Work order
Rewrite the stretch of the venture capital passage below from "Not every investment" through "at about $235-million.", changing every "pension funds" to "insurance companies".

Passage
# # # # #

Pivotal has suffered hard times recently -- and is the subject of a potential takeover offer -- but "we sold enough at bubble prices that it was a great investment for us," Mr. Louis says.

Not every investment has been a winner, though. "I wish I could sell all my investments at the peak. But if you could do that, the game wouldn't be fun, would it?"

Mr. Louis says the venture capital business in Canada looks promising, as long as the education and research pipeline generates a flow of ideas. While some banks have retreated from private equity, a core of large pension funds remains committed. Venture capital, he says, "generates premium returns if you can stand the long-term nature of it, the illiquid nature of it, which pension funds can do well."

Over the past three decades, Ventures West has raised about $500-million from institutional investors, with its last fund, which closed in 2000, coming in at about $235-million.

But he does not see venture capital as the single panacea to Canada's ills and its ticket to becoming a high-tech power. "You have to have an increase in all parts of the technology ecosystem. You need more capital but you also need more technology, trained people, entrepreneurs, startup companies."

He sees it as a delicate balance: If there is too much venture capital, it gets invested in the wrong things, generates "crummy returns," and hurts the future flow of funds. When too many entrepreneurs chase not enough money, good ideas don't get funded and they go elsewhere.

But he warns that startup owners cannot be relied on to provide an objective viewpoint. "No sane entrepreneur is ever going to say there is too much venture capital."

# # # # #

Input data

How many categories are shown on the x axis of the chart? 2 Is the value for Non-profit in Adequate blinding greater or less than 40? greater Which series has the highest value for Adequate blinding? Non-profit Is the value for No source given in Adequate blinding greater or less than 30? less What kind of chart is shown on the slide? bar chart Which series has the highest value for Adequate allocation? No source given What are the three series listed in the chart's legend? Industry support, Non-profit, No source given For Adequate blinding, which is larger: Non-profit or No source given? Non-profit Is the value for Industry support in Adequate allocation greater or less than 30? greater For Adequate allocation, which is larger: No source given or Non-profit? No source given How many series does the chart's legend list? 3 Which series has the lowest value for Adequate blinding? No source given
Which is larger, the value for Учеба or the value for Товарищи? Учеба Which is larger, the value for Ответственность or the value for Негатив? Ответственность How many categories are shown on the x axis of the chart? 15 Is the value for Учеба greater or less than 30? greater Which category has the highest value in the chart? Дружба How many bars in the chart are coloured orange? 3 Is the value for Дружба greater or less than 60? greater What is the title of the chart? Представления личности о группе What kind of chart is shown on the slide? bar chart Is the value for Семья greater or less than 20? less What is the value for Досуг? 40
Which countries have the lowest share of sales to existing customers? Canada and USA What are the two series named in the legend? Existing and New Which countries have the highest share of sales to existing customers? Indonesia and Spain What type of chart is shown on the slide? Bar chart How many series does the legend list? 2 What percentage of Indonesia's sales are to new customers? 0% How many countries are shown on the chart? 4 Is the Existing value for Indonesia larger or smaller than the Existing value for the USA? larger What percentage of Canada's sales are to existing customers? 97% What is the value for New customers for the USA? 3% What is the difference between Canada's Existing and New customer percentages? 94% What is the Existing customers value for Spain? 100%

# # # # #

Response to the task
Not every investment has been a winner, though. "I wish I could sell all my investments at the peak. But if you could do that, the game wouldn't be fun, would it?"

Mr. Louis says the venture capital business in Canada looks promising, as long as the education and research pipeline generates a flow of ideas. While some banks have retreated from private equity, a core of large insurance companies remains committed. Venture capital, he says, "generates premium returns if you can stand the long-term nature of it, the illiquid nature of it, which insurance companies can do well."

Over the past three decades, Ventures West has raised about $500-million from institutional investors, with its last fund, which closed in 2000, coming in at about $235-million.